Today I went to the National Gallery to see the Afghanistan exhibit, because it's closing a week from Sunday. It was fine - the gold was really, really pretty - but, I don't know, it didn't blow me away.
What *was* exciting at the gallery today was the Martin Puryear retrospective. I'd never heard of this guy, but I'm a fan. He's a sculptor who works mainly in wood and makes big things, like sofa-sized and up. Most of the pieces have vaguely organic shapes. They're all lovely and warm and nice and beautifully made.
My favorite was a huge sculpture - it took up most of the space in one of the largest galleries - that was made up of a wheel, maybe 15 feet tall, attached by a very long pole to the top of a basket. (Go to the exhibit webpage, click on "gallery" and it's the second to last one in the series.)
I said to the guard, you know, I've been coming here since I was a kid, I know how to behave in museums, but I am *dying* to touch these things. He said, "You and everybody else." He said he thought the basket and wheel recall our agrarian roots, so we feel like we should be working with them. He also said he gets bored with some of the art he has to look at all day, but not this show.
Anyway, if you're in D.C., you've got until Sept 28. Go check it out! The main show is in the West Building, but there are a few pieces in the East Building, too, and one really cool one suspended in the rotunda of the West Building. If you're not in D.C., the show opens at SFMOMA in November!
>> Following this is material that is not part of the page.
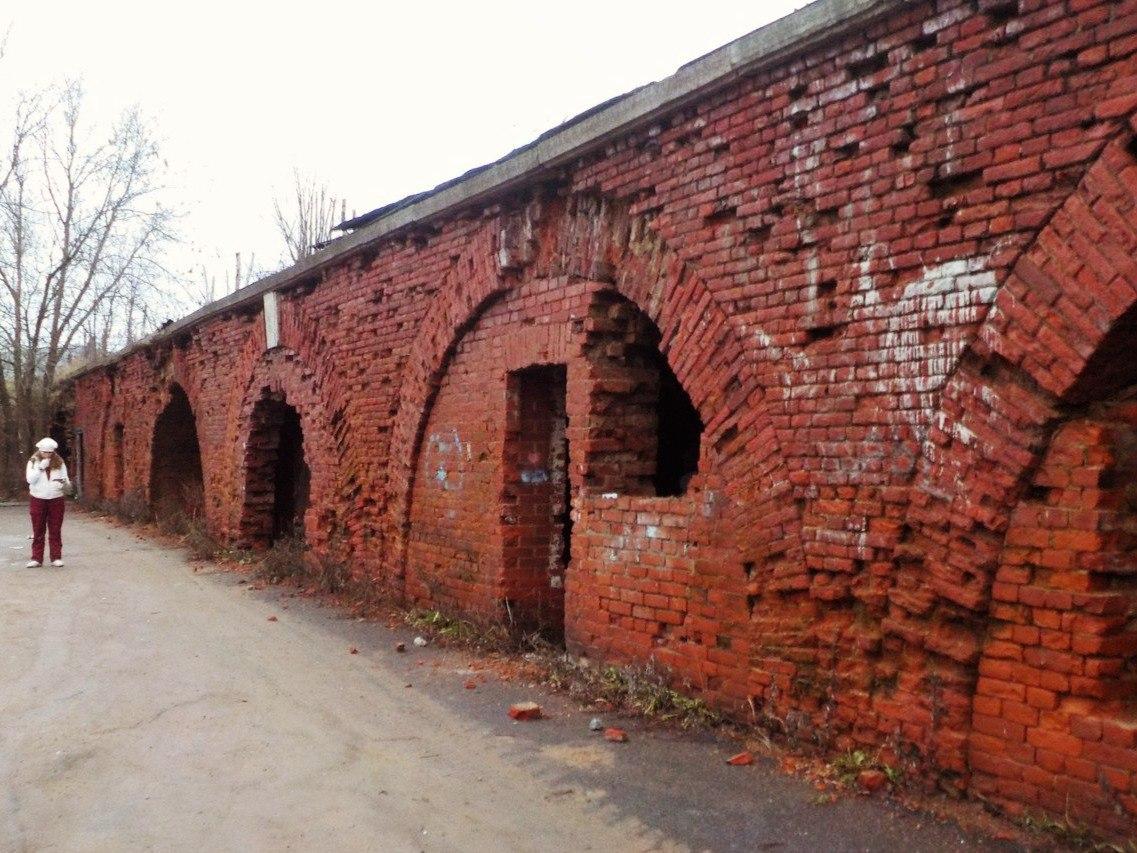 Поход на 1-й Северный форт и в Кронштадтскую крепость. Часть 2: Изучение Кронштадтской крепости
Oh and to be complete, here's the tour for the Afghanistan exhibit: after here it goes to the Asian Art Museum in San Francisco, the Museum of Fine Arts in Houston, and the Met in New York. It really is special stuff - in Afghanistan's decades of turmoil, a *lot* of priceless antiquities were destroyed. The national museum was bombed. Ancient statues are now neat piles of rubble in boxes. But a few treasures were hidden in vaults in the presidential palace, and that's the gold in this show.